First, some negative feedback:
Dear Mr. Alcazaren,
Give me a break! I travel Katipunan every day and the traffic situation is much better now. Be objective. Take a day-long video. Get a survey. Deal with the facts! By the way, I am an Atenean. Its obvious that our "spokesmen" are biased because of the environmental concerns. Thats a different story. If you take subjectivity aside and just look at the traffic situation, you might just see the light.
CPG
Thank you, CPG, for your e-mail. You are right. The traffic seems to have improved at times. The fact is that the Transport Center at the UP had conducted traffic counts, surveys and studies (not just for one day but for several weeks) and these have shown that the "improved" flow is just an illusion you move but you have to travel longer to get to where you are going. (Their study proposes that better synchronization of lights and some infrastructural interventions having to do with counter-directional flow at Gate 3 would be a better solution.) The fact is that there has been a recorded rise in traffic accidents not only in Katipunan but in other U-turn spots. One wonders why these reports are not published or disseminated.
The environment is a concern that I believe cannot be taken out of the equation that "bias" is for everyones good, including yours and all our children. If we do not do everything we can to reduce pollution and dependence on fossil-fuels now, our quality of life will totally disappear faster than you can say ocho-ocho.
I have difficulty seeing the light because of the smog. I live on Esteban Abada and am usually a pedestrian in the area. Traffic not only means cars but also people having to walk and the subjective context here is safety and accessibility for everyone riding or walking, rich or poor.
To be objective about it entails other issues not discussed in my article for lack of space. The whole metropolitan transport system is screwed up because of lack of proper planning. (We produce far fewer physical planners and urban designers compared to lawyers, doctors or politician-actors). The problem is that schools, malls and religious gatherings that generate traffic are located in areas that they should not have been or were not planned to be. Zoning in the Philippines is a joke and hence proper transport planning that is supposed to support that zoning is inutil.

__TASKS AND EXERCISES__:
a - Please transcribe the Katipunan traffic exchange, beginning at the words "I have difficulty" and stopping after "rich or poor.".
b - In the Katipunan traffic exchange, which body conducted traffic counts, surveys and studies over several weeks?
The rows are separate material, unrelated to the Katipunan traffic exchange.

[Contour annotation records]
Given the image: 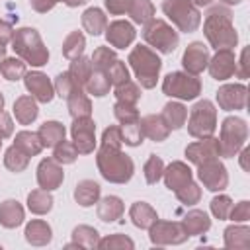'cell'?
Segmentation results:
<instances>
[{
  "mask_svg": "<svg viewBox=\"0 0 250 250\" xmlns=\"http://www.w3.org/2000/svg\"><path fill=\"white\" fill-rule=\"evenodd\" d=\"M27 205H29V209H31L33 213L43 215V213H47V211L53 207V197L47 193V189H35V191L29 193Z\"/></svg>",
  "mask_w": 250,
  "mask_h": 250,
  "instance_id": "36",
  "label": "cell"
},
{
  "mask_svg": "<svg viewBox=\"0 0 250 250\" xmlns=\"http://www.w3.org/2000/svg\"><path fill=\"white\" fill-rule=\"evenodd\" d=\"M105 37H107V43H111L117 49H123V47H127L135 39V29H133V25L129 21L117 20V21L107 25Z\"/></svg>",
  "mask_w": 250,
  "mask_h": 250,
  "instance_id": "19",
  "label": "cell"
},
{
  "mask_svg": "<svg viewBox=\"0 0 250 250\" xmlns=\"http://www.w3.org/2000/svg\"><path fill=\"white\" fill-rule=\"evenodd\" d=\"M20 150H23L27 156H33V154H39L43 145H41V139L37 133H29V131H21L16 135V143H14Z\"/></svg>",
  "mask_w": 250,
  "mask_h": 250,
  "instance_id": "34",
  "label": "cell"
},
{
  "mask_svg": "<svg viewBox=\"0 0 250 250\" xmlns=\"http://www.w3.org/2000/svg\"><path fill=\"white\" fill-rule=\"evenodd\" d=\"M96 162H98L102 176L107 182L125 184L133 176V160L127 154H123L119 148H111V146L102 145V148L98 150Z\"/></svg>",
  "mask_w": 250,
  "mask_h": 250,
  "instance_id": "2",
  "label": "cell"
},
{
  "mask_svg": "<svg viewBox=\"0 0 250 250\" xmlns=\"http://www.w3.org/2000/svg\"><path fill=\"white\" fill-rule=\"evenodd\" d=\"M105 76H107V80H109V84H113V86H119V84H123V82H127L129 80V70H127V66H125V62L123 61H119V59H115L105 70Z\"/></svg>",
  "mask_w": 250,
  "mask_h": 250,
  "instance_id": "41",
  "label": "cell"
},
{
  "mask_svg": "<svg viewBox=\"0 0 250 250\" xmlns=\"http://www.w3.org/2000/svg\"><path fill=\"white\" fill-rule=\"evenodd\" d=\"M72 236H74L76 244H78L80 240H86V238H90V240L84 242V246H96V244H98V232H96L94 229H90V227H76L74 232H72Z\"/></svg>",
  "mask_w": 250,
  "mask_h": 250,
  "instance_id": "52",
  "label": "cell"
},
{
  "mask_svg": "<svg viewBox=\"0 0 250 250\" xmlns=\"http://www.w3.org/2000/svg\"><path fill=\"white\" fill-rule=\"evenodd\" d=\"M113 113L117 117V121L123 123H133V121H139V111L135 109V105L131 104H123V102H117L115 107H113Z\"/></svg>",
  "mask_w": 250,
  "mask_h": 250,
  "instance_id": "46",
  "label": "cell"
},
{
  "mask_svg": "<svg viewBox=\"0 0 250 250\" xmlns=\"http://www.w3.org/2000/svg\"><path fill=\"white\" fill-rule=\"evenodd\" d=\"M174 234H182V236H188L184 227L180 223H164V221H154L150 225V240L154 244H178L182 242L180 236H174Z\"/></svg>",
  "mask_w": 250,
  "mask_h": 250,
  "instance_id": "13",
  "label": "cell"
},
{
  "mask_svg": "<svg viewBox=\"0 0 250 250\" xmlns=\"http://www.w3.org/2000/svg\"><path fill=\"white\" fill-rule=\"evenodd\" d=\"M221 154V150H219V141L217 139H211V137H207L205 141L201 139V141H197V143H193V145H189L188 148H186V156L193 162V164H201V162H205V160H211V158H215V156H219Z\"/></svg>",
  "mask_w": 250,
  "mask_h": 250,
  "instance_id": "17",
  "label": "cell"
},
{
  "mask_svg": "<svg viewBox=\"0 0 250 250\" xmlns=\"http://www.w3.org/2000/svg\"><path fill=\"white\" fill-rule=\"evenodd\" d=\"M129 6H131V0H105V8L109 10V14H125L129 12Z\"/></svg>",
  "mask_w": 250,
  "mask_h": 250,
  "instance_id": "54",
  "label": "cell"
},
{
  "mask_svg": "<svg viewBox=\"0 0 250 250\" xmlns=\"http://www.w3.org/2000/svg\"><path fill=\"white\" fill-rule=\"evenodd\" d=\"M37 135H39L43 146H51V148H53V146H57L61 141H64V127H62V123H59V121H47V123H43V125L39 127Z\"/></svg>",
  "mask_w": 250,
  "mask_h": 250,
  "instance_id": "22",
  "label": "cell"
},
{
  "mask_svg": "<svg viewBox=\"0 0 250 250\" xmlns=\"http://www.w3.org/2000/svg\"><path fill=\"white\" fill-rule=\"evenodd\" d=\"M199 180L203 182V186L211 191H219L227 186L229 178H227V170L221 162H217L215 158L211 160H205L199 164V172H197Z\"/></svg>",
  "mask_w": 250,
  "mask_h": 250,
  "instance_id": "11",
  "label": "cell"
},
{
  "mask_svg": "<svg viewBox=\"0 0 250 250\" xmlns=\"http://www.w3.org/2000/svg\"><path fill=\"white\" fill-rule=\"evenodd\" d=\"M129 14H131L133 21H137V23H146V21H150L152 16H154V6H152L148 0H131Z\"/></svg>",
  "mask_w": 250,
  "mask_h": 250,
  "instance_id": "37",
  "label": "cell"
},
{
  "mask_svg": "<svg viewBox=\"0 0 250 250\" xmlns=\"http://www.w3.org/2000/svg\"><path fill=\"white\" fill-rule=\"evenodd\" d=\"M248 207H250L248 201H240L236 207L230 209V215H229V217H230L232 221H246V219H248Z\"/></svg>",
  "mask_w": 250,
  "mask_h": 250,
  "instance_id": "55",
  "label": "cell"
},
{
  "mask_svg": "<svg viewBox=\"0 0 250 250\" xmlns=\"http://www.w3.org/2000/svg\"><path fill=\"white\" fill-rule=\"evenodd\" d=\"M2 107H4V98H2V94H0V111H2Z\"/></svg>",
  "mask_w": 250,
  "mask_h": 250,
  "instance_id": "62",
  "label": "cell"
},
{
  "mask_svg": "<svg viewBox=\"0 0 250 250\" xmlns=\"http://www.w3.org/2000/svg\"><path fill=\"white\" fill-rule=\"evenodd\" d=\"M4 55H6V47L0 45V59H4Z\"/></svg>",
  "mask_w": 250,
  "mask_h": 250,
  "instance_id": "61",
  "label": "cell"
},
{
  "mask_svg": "<svg viewBox=\"0 0 250 250\" xmlns=\"http://www.w3.org/2000/svg\"><path fill=\"white\" fill-rule=\"evenodd\" d=\"M121 137H123V143H127V145H131V146L141 145V143H143V131H141L139 121L123 123V125H121Z\"/></svg>",
  "mask_w": 250,
  "mask_h": 250,
  "instance_id": "44",
  "label": "cell"
},
{
  "mask_svg": "<svg viewBox=\"0 0 250 250\" xmlns=\"http://www.w3.org/2000/svg\"><path fill=\"white\" fill-rule=\"evenodd\" d=\"M12 133V119L4 113V111H0V137L4 139V137H8Z\"/></svg>",
  "mask_w": 250,
  "mask_h": 250,
  "instance_id": "57",
  "label": "cell"
},
{
  "mask_svg": "<svg viewBox=\"0 0 250 250\" xmlns=\"http://www.w3.org/2000/svg\"><path fill=\"white\" fill-rule=\"evenodd\" d=\"M162 174H164L166 188H170L172 191H176V189H180L191 182V170L184 162H172Z\"/></svg>",
  "mask_w": 250,
  "mask_h": 250,
  "instance_id": "20",
  "label": "cell"
},
{
  "mask_svg": "<svg viewBox=\"0 0 250 250\" xmlns=\"http://www.w3.org/2000/svg\"><path fill=\"white\" fill-rule=\"evenodd\" d=\"M66 6H70V8H74V6H80V4H84L86 0H62Z\"/></svg>",
  "mask_w": 250,
  "mask_h": 250,
  "instance_id": "59",
  "label": "cell"
},
{
  "mask_svg": "<svg viewBox=\"0 0 250 250\" xmlns=\"http://www.w3.org/2000/svg\"><path fill=\"white\" fill-rule=\"evenodd\" d=\"M62 168L59 166V162L55 158H47V160H41L39 168H37V182L41 186V189H57L61 184H62Z\"/></svg>",
  "mask_w": 250,
  "mask_h": 250,
  "instance_id": "12",
  "label": "cell"
},
{
  "mask_svg": "<svg viewBox=\"0 0 250 250\" xmlns=\"http://www.w3.org/2000/svg\"><path fill=\"white\" fill-rule=\"evenodd\" d=\"M223 2H227V4H236V2H240V0H223Z\"/></svg>",
  "mask_w": 250,
  "mask_h": 250,
  "instance_id": "63",
  "label": "cell"
},
{
  "mask_svg": "<svg viewBox=\"0 0 250 250\" xmlns=\"http://www.w3.org/2000/svg\"><path fill=\"white\" fill-rule=\"evenodd\" d=\"M230 209H232V203H230V199L227 195H219V197H215L211 201V211L219 219H229Z\"/></svg>",
  "mask_w": 250,
  "mask_h": 250,
  "instance_id": "49",
  "label": "cell"
},
{
  "mask_svg": "<svg viewBox=\"0 0 250 250\" xmlns=\"http://www.w3.org/2000/svg\"><path fill=\"white\" fill-rule=\"evenodd\" d=\"M23 221V209L18 201L14 199H8L0 205V223L6 227V229H14L18 225H21Z\"/></svg>",
  "mask_w": 250,
  "mask_h": 250,
  "instance_id": "23",
  "label": "cell"
},
{
  "mask_svg": "<svg viewBox=\"0 0 250 250\" xmlns=\"http://www.w3.org/2000/svg\"><path fill=\"white\" fill-rule=\"evenodd\" d=\"M209 72L213 78L217 80H227L236 72V62H234V55L229 49H221L217 53V57L209 62Z\"/></svg>",
  "mask_w": 250,
  "mask_h": 250,
  "instance_id": "18",
  "label": "cell"
},
{
  "mask_svg": "<svg viewBox=\"0 0 250 250\" xmlns=\"http://www.w3.org/2000/svg\"><path fill=\"white\" fill-rule=\"evenodd\" d=\"M14 37V31H12V25L4 20H0V45H6L8 41H12Z\"/></svg>",
  "mask_w": 250,
  "mask_h": 250,
  "instance_id": "56",
  "label": "cell"
},
{
  "mask_svg": "<svg viewBox=\"0 0 250 250\" xmlns=\"http://www.w3.org/2000/svg\"><path fill=\"white\" fill-rule=\"evenodd\" d=\"M25 88L31 92V96L37 102L49 104L53 100V84L49 82V78L43 72H27L25 74Z\"/></svg>",
  "mask_w": 250,
  "mask_h": 250,
  "instance_id": "15",
  "label": "cell"
},
{
  "mask_svg": "<svg viewBox=\"0 0 250 250\" xmlns=\"http://www.w3.org/2000/svg\"><path fill=\"white\" fill-rule=\"evenodd\" d=\"M53 148H55L53 158H55L57 162H62V164H70V162H74L76 156H78V150H76L74 143L61 141V143H59L57 146H53Z\"/></svg>",
  "mask_w": 250,
  "mask_h": 250,
  "instance_id": "43",
  "label": "cell"
},
{
  "mask_svg": "<svg viewBox=\"0 0 250 250\" xmlns=\"http://www.w3.org/2000/svg\"><path fill=\"white\" fill-rule=\"evenodd\" d=\"M143 37L148 45H152L160 53H172L178 47V39H180L178 33L174 31V27H170L162 20L146 21V25L143 29Z\"/></svg>",
  "mask_w": 250,
  "mask_h": 250,
  "instance_id": "8",
  "label": "cell"
},
{
  "mask_svg": "<svg viewBox=\"0 0 250 250\" xmlns=\"http://www.w3.org/2000/svg\"><path fill=\"white\" fill-rule=\"evenodd\" d=\"M98 246H102V248H113V246H129V248H133V240L131 238H125V236H121V234H117V236H109V238H105V240H102V242H98Z\"/></svg>",
  "mask_w": 250,
  "mask_h": 250,
  "instance_id": "53",
  "label": "cell"
},
{
  "mask_svg": "<svg viewBox=\"0 0 250 250\" xmlns=\"http://www.w3.org/2000/svg\"><path fill=\"white\" fill-rule=\"evenodd\" d=\"M92 72H94V64H92L90 59H84V57L74 59L70 68H68V74H70V78L74 80V84L78 88H84V84H86V80L90 78Z\"/></svg>",
  "mask_w": 250,
  "mask_h": 250,
  "instance_id": "28",
  "label": "cell"
},
{
  "mask_svg": "<svg viewBox=\"0 0 250 250\" xmlns=\"http://www.w3.org/2000/svg\"><path fill=\"white\" fill-rule=\"evenodd\" d=\"M55 88H57V92H59V96H61V98H68L72 92L80 90V88L74 84V80L70 78V74H68V72H62V74H59V76H57Z\"/></svg>",
  "mask_w": 250,
  "mask_h": 250,
  "instance_id": "48",
  "label": "cell"
},
{
  "mask_svg": "<svg viewBox=\"0 0 250 250\" xmlns=\"http://www.w3.org/2000/svg\"><path fill=\"white\" fill-rule=\"evenodd\" d=\"M109 80H107V76H105V72L104 70H96L94 68V72L90 74V78L86 80V84H84V88L92 94V96H105L107 92H109Z\"/></svg>",
  "mask_w": 250,
  "mask_h": 250,
  "instance_id": "35",
  "label": "cell"
},
{
  "mask_svg": "<svg viewBox=\"0 0 250 250\" xmlns=\"http://www.w3.org/2000/svg\"><path fill=\"white\" fill-rule=\"evenodd\" d=\"M0 139H2V137H0ZM0 146H2V141H0Z\"/></svg>",
  "mask_w": 250,
  "mask_h": 250,
  "instance_id": "64",
  "label": "cell"
},
{
  "mask_svg": "<svg viewBox=\"0 0 250 250\" xmlns=\"http://www.w3.org/2000/svg\"><path fill=\"white\" fill-rule=\"evenodd\" d=\"M12 49L31 66H43L49 61V51L41 41V35L33 27H21L12 37Z\"/></svg>",
  "mask_w": 250,
  "mask_h": 250,
  "instance_id": "3",
  "label": "cell"
},
{
  "mask_svg": "<svg viewBox=\"0 0 250 250\" xmlns=\"http://www.w3.org/2000/svg\"><path fill=\"white\" fill-rule=\"evenodd\" d=\"M25 238L31 244H47L51 240V227L45 221H31L25 229Z\"/></svg>",
  "mask_w": 250,
  "mask_h": 250,
  "instance_id": "33",
  "label": "cell"
},
{
  "mask_svg": "<svg viewBox=\"0 0 250 250\" xmlns=\"http://www.w3.org/2000/svg\"><path fill=\"white\" fill-rule=\"evenodd\" d=\"M162 90L166 96H172V98L193 100L199 94L201 84L189 72H170L162 82Z\"/></svg>",
  "mask_w": 250,
  "mask_h": 250,
  "instance_id": "9",
  "label": "cell"
},
{
  "mask_svg": "<svg viewBox=\"0 0 250 250\" xmlns=\"http://www.w3.org/2000/svg\"><path fill=\"white\" fill-rule=\"evenodd\" d=\"M246 135H248V129H246V123L238 117H227L223 121V127H221V139H219V150L223 156L230 158L234 156L244 141H246Z\"/></svg>",
  "mask_w": 250,
  "mask_h": 250,
  "instance_id": "6",
  "label": "cell"
},
{
  "mask_svg": "<svg viewBox=\"0 0 250 250\" xmlns=\"http://www.w3.org/2000/svg\"><path fill=\"white\" fill-rule=\"evenodd\" d=\"M205 35L217 51L230 49L236 45L238 37L232 27V21H230V12L227 8L215 6L213 10H209V14L205 18Z\"/></svg>",
  "mask_w": 250,
  "mask_h": 250,
  "instance_id": "1",
  "label": "cell"
},
{
  "mask_svg": "<svg viewBox=\"0 0 250 250\" xmlns=\"http://www.w3.org/2000/svg\"><path fill=\"white\" fill-rule=\"evenodd\" d=\"M207 62H209V51H207V47H205L203 43H199V41H193V43L186 49L184 59H182V64H184V68H186L189 74H199V72L207 66Z\"/></svg>",
  "mask_w": 250,
  "mask_h": 250,
  "instance_id": "14",
  "label": "cell"
},
{
  "mask_svg": "<svg viewBox=\"0 0 250 250\" xmlns=\"http://www.w3.org/2000/svg\"><path fill=\"white\" fill-rule=\"evenodd\" d=\"M98 197H100V186H98L96 182H92V180H82V182L76 186V189H74V199H76L82 207L94 205V203L98 201Z\"/></svg>",
  "mask_w": 250,
  "mask_h": 250,
  "instance_id": "24",
  "label": "cell"
},
{
  "mask_svg": "<svg viewBox=\"0 0 250 250\" xmlns=\"http://www.w3.org/2000/svg\"><path fill=\"white\" fill-rule=\"evenodd\" d=\"M162 172H164L162 160H160L158 156L150 154V158H148L146 164H145V178H146V182H148V184H156V182L160 180Z\"/></svg>",
  "mask_w": 250,
  "mask_h": 250,
  "instance_id": "45",
  "label": "cell"
},
{
  "mask_svg": "<svg viewBox=\"0 0 250 250\" xmlns=\"http://www.w3.org/2000/svg\"><path fill=\"white\" fill-rule=\"evenodd\" d=\"M82 25L88 33L92 35H100L105 25H107V20L104 16V12L100 8H88L84 14H82Z\"/></svg>",
  "mask_w": 250,
  "mask_h": 250,
  "instance_id": "27",
  "label": "cell"
},
{
  "mask_svg": "<svg viewBox=\"0 0 250 250\" xmlns=\"http://www.w3.org/2000/svg\"><path fill=\"white\" fill-rule=\"evenodd\" d=\"M182 227H184V230H186L188 236L189 234H201V232H205L211 227V221H209V217L203 211H197L195 209V211H189L186 215Z\"/></svg>",
  "mask_w": 250,
  "mask_h": 250,
  "instance_id": "26",
  "label": "cell"
},
{
  "mask_svg": "<svg viewBox=\"0 0 250 250\" xmlns=\"http://www.w3.org/2000/svg\"><path fill=\"white\" fill-rule=\"evenodd\" d=\"M59 0H31V6L37 10V12H49Z\"/></svg>",
  "mask_w": 250,
  "mask_h": 250,
  "instance_id": "58",
  "label": "cell"
},
{
  "mask_svg": "<svg viewBox=\"0 0 250 250\" xmlns=\"http://www.w3.org/2000/svg\"><path fill=\"white\" fill-rule=\"evenodd\" d=\"M162 10L182 31H193L201 21V14L191 0H164Z\"/></svg>",
  "mask_w": 250,
  "mask_h": 250,
  "instance_id": "5",
  "label": "cell"
},
{
  "mask_svg": "<svg viewBox=\"0 0 250 250\" xmlns=\"http://www.w3.org/2000/svg\"><path fill=\"white\" fill-rule=\"evenodd\" d=\"M129 62H131V66L137 74V80L143 88H152L156 84V78H158V72L162 66L156 53H152L145 45H137L129 55Z\"/></svg>",
  "mask_w": 250,
  "mask_h": 250,
  "instance_id": "4",
  "label": "cell"
},
{
  "mask_svg": "<svg viewBox=\"0 0 250 250\" xmlns=\"http://www.w3.org/2000/svg\"><path fill=\"white\" fill-rule=\"evenodd\" d=\"M0 72L8 80H18L25 76V62H21L20 59H4L0 64Z\"/></svg>",
  "mask_w": 250,
  "mask_h": 250,
  "instance_id": "42",
  "label": "cell"
},
{
  "mask_svg": "<svg viewBox=\"0 0 250 250\" xmlns=\"http://www.w3.org/2000/svg\"><path fill=\"white\" fill-rule=\"evenodd\" d=\"M121 213H123V203H121V199L115 197V195L104 197L102 203H100V207H98V217H100L102 221H105V223L115 221Z\"/></svg>",
  "mask_w": 250,
  "mask_h": 250,
  "instance_id": "31",
  "label": "cell"
},
{
  "mask_svg": "<svg viewBox=\"0 0 250 250\" xmlns=\"http://www.w3.org/2000/svg\"><path fill=\"white\" fill-rule=\"evenodd\" d=\"M27 160H29V156H27L23 150H20L16 145L10 146V148L6 150V156H4V164H6L12 172H21V170L27 166Z\"/></svg>",
  "mask_w": 250,
  "mask_h": 250,
  "instance_id": "39",
  "label": "cell"
},
{
  "mask_svg": "<svg viewBox=\"0 0 250 250\" xmlns=\"http://www.w3.org/2000/svg\"><path fill=\"white\" fill-rule=\"evenodd\" d=\"M14 115L21 125L31 123L37 117V104L31 96H21L16 104H14Z\"/></svg>",
  "mask_w": 250,
  "mask_h": 250,
  "instance_id": "25",
  "label": "cell"
},
{
  "mask_svg": "<svg viewBox=\"0 0 250 250\" xmlns=\"http://www.w3.org/2000/svg\"><path fill=\"white\" fill-rule=\"evenodd\" d=\"M215 119H217V111L213 107V104L209 100H201L193 105L191 113H189V121H188V131L191 137L197 139H207L213 135L215 131Z\"/></svg>",
  "mask_w": 250,
  "mask_h": 250,
  "instance_id": "7",
  "label": "cell"
},
{
  "mask_svg": "<svg viewBox=\"0 0 250 250\" xmlns=\"http://www.w3.org/2000/svg\"><path fill=\"white\" fill-rule=\"evenodd\" d=\"M123 143V137H121V127H107L104 131V137H102V145L104 146H111V148H119Z\"/></svg>",
  "mask_w": 250,
  "mask_h": 250,
  "instance_id": "51",
  "label": "cell"
},
{
  "mask_svg": "<svg viewBox=\"0 0 250 250\" xmlns=\"http://www.w3.org/2000/svg\"><path fill=\"white\" fill-rule=\"evenodd\" d=\"M131 219H133V223H135L137 227L148 229L158 217H156V213H154V209H152L150 205H146L145 201H137V203L131 207Z\"/></svg>",
  "mask_w": 250,
  "mask_h": 250,
  "instance_id": "32",
  "label": "cell"
},
{
  "mask_svg": "<svg viewBox=\"0 0 250 250\" xmlns=\"http://www.w3.org/2000/svg\"><path fill=\"white\" fill-rule=\"evenodd\" d=\"M84 45H86L84 35H82L80 31H72V33H70V35L64 39V45H62V55H64L66 59L74 61V59H78V57L82 55Z\"/></svg>",
  "mask_w": 250,
  "mask_h": 250,
  "instance_id": "38",
  "label": "cell"
},
{
  "mask_svg": "<svg viewBox=\"0 0 250 250\" xmlns=\"http://www.w3.org/2000/svg\"><path fill=\"white\" fill-rule=\"evenodd\" d=\"M94 131H96V125L90 117H78L74 119L72 123V143L76 146L78 152L82 154H88L94 150V145H96V137H94Z\"/></svg>",
  "mask_w": 250,
  "mask_h": 250,
  "instance_id": "10",
  "label": "cell"
},
{
  "mask_svg": "<svg viewBox=\"0 0 250 250\" xmlns=\"http://www.w3.org/2000/svg\"><path fill=\"white\" fill-rule=\"evenodd\" d=\"M162 119L170 129H180L188 119V109L182 104H166L162 111Z\"/></svg>",
  "mask_w": 250,
  "mask_h": 250,
  "instance_id": "30",
  "label": "cell"
},
{
  "mask_svg": "<svg viewBox=\"0 0 250 250\" xmlns=\"http://www.w3.org/2000/svg\"><path fill=\"white\" fill-rule=\"evenodd\" d=\"M176 195H178V199H180L182 203L191 205V203H195V201L199 199V188H197L193 182H189V184H186L184 188L176 189Z\"/></svg>",
  "mask_w": 250,
  "mask_h": 250,
  "instance_id": "50",
  "label": "cell"
},
{
  "mask_svg": "<svg viewBox=\"0 0 250 250\" xmlns=\"http://www.w3.org/2000/svg\"><path fill=\"white\" fill-rule=\"evenodd\" d=\"M115 59H117V57H115L113 51H109V47H100V49L94 53V57H92L90 61H92V64H94L96 70H105Z\"/></svg>",
  "mask_w": 250,
  "mask_h": 250,
  "instance_id": "47",
  "label": "cell"
},
{
  "mask_svg": "<svg viewBox=\"0 0 250 250\" xmlns=\"http://www.w3.org/2000/svg\"><path fill=\"white\" fill-rule=\"evenodd\" d=\"M217 102L223 109H242L246 105V88L242 84H229L217 92Z\"/></svg>",
  "mask_w": 250,
  "mask_h": 250,
  "instance_id": "16",
  "label": "cell"
},
{
  "mask_svg": "<svg viewBox=\"0 0 250 250\" xmlns=\"http://www.w3.org/2000/svg\"><path fill=\"white\" fill-rule=\"evenodd\" d=\"M141 125V131H143V137H148L152 141H164L170 133V127L164 123L162 115H146L143 117V121H139Z\"/></svg>",
  "mask_w": 250,
  "mask_h": 250,
  "instance_id": "21",
  "label": "cell"
},
{
  "mask_svg": "<svg viewBox=\"0 0 250 250\" xmlns=\"http://www.w3.org/2000/svg\"><path fill=\"white\" fill-rule=\"evenodd\" d=\"M66 102H68V111H70V115H72L74 119H78V117H90V113H92V104H90V100L82 94V88L76 90V92H72V94L66 98Z\"/></svg>",
  "mask_w": 250,
  "mask_h": 250,
  "instance_id": "29",
  "label": "cell"
},
{
  "mask_svg": "<svg viewBox=\"0 0 250 250\" xmlns=\"http://www.w3.org/2000/svg\"><path fill=\"white\" fill-rule=\"evenodd\" d=\"M195 6H207V4H211V0H191Z\"/></svg>",
  "mask_w": 250,
  "mask_h": 250,
  "instance_id": "60",
  "label": "cell"
},
{
  "mask_svg": "<svg viewBox=\"0 0 250 250\" xmlns=\"http://www.w3.org/2000/svg\"><path fill=\"white\" fill-rule=\"evenodd\" d=\"M115 96H117V102L135 105L139 102V98H141V90H139L137 84H133L131 80H127V82L115 86Z\"/></svg>",
  "mask_w": 250,
  "mask_h": 250,
  "instance_id": "40",
  "label": "cell"
}]
</instances>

__PROBLEM SOLUTIONS__:
a -
I have difficulty seeing the light because of the smog. I live on Esteban Abada and am usually a pedestrian in the area. Traffic not only means cars but also people having to walk and the subjective context here is safety and accessibility for everyone riding or walking, rich or poor.

b - The Transport Center at the UP.